Material provided:
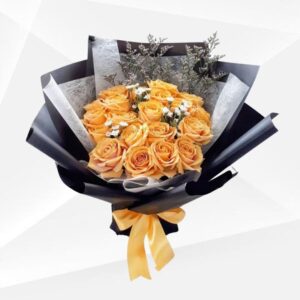 SIMPLE FLOWER ARRANGEMENTS - B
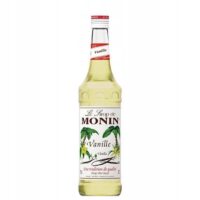Monin syropy - VANILLA - syrop waniliowy 0,7ltr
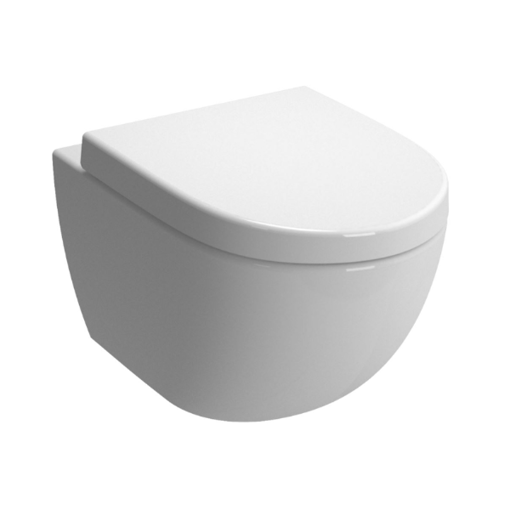 Slika WC ŠKOLJKA VITRA SENTO (54x36,5cm)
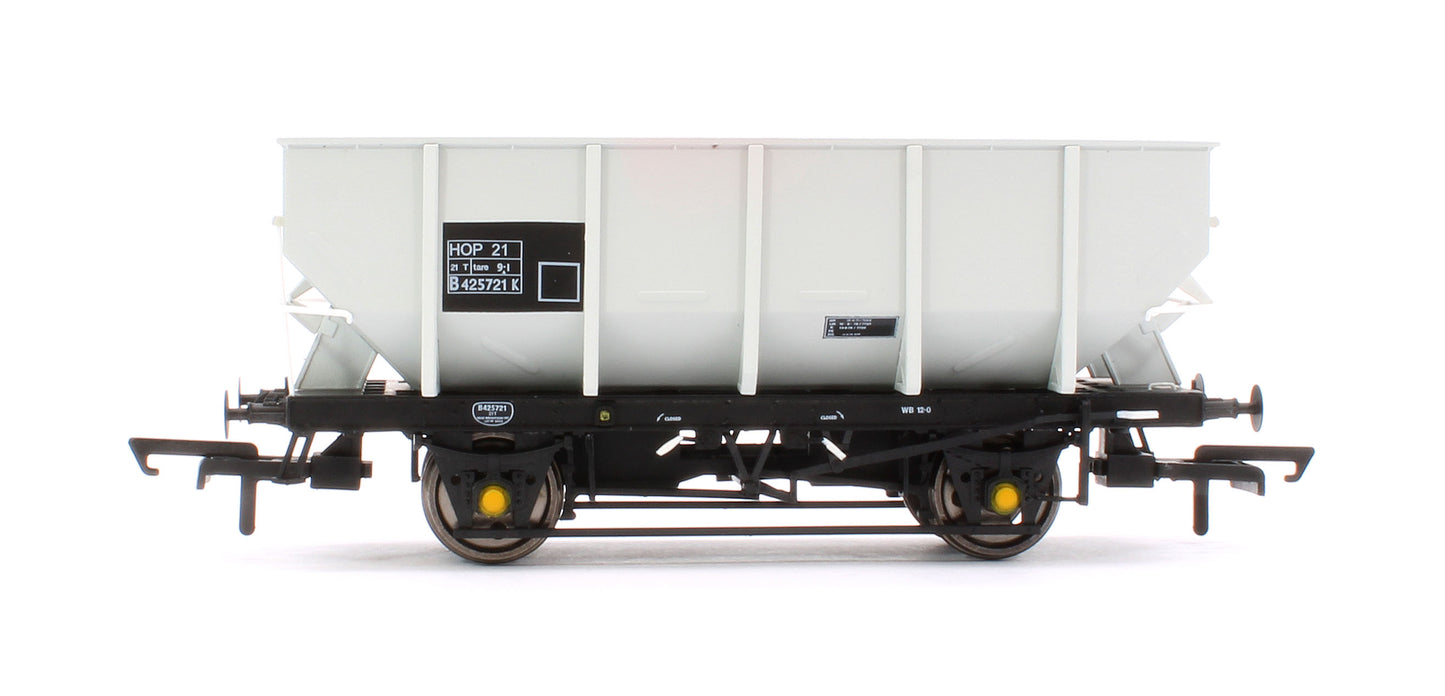 HOP21 Hopper BR Grey Pack D Triple Pack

What is needed: A word-for-word copy of the lines from the one with "Monin syropy - VANILLA" through the final line of the listing above is the whole answer, and it contains no pictures.

Result of this exercise:
Monin syropy - VANILLA - syrop waniliowy 0,7ltr
 Slika WC ŠKOLJKA VITRA SENTO (54x36,5cm)
 HOP21 Hopper BR Grey Pack D Triple Pack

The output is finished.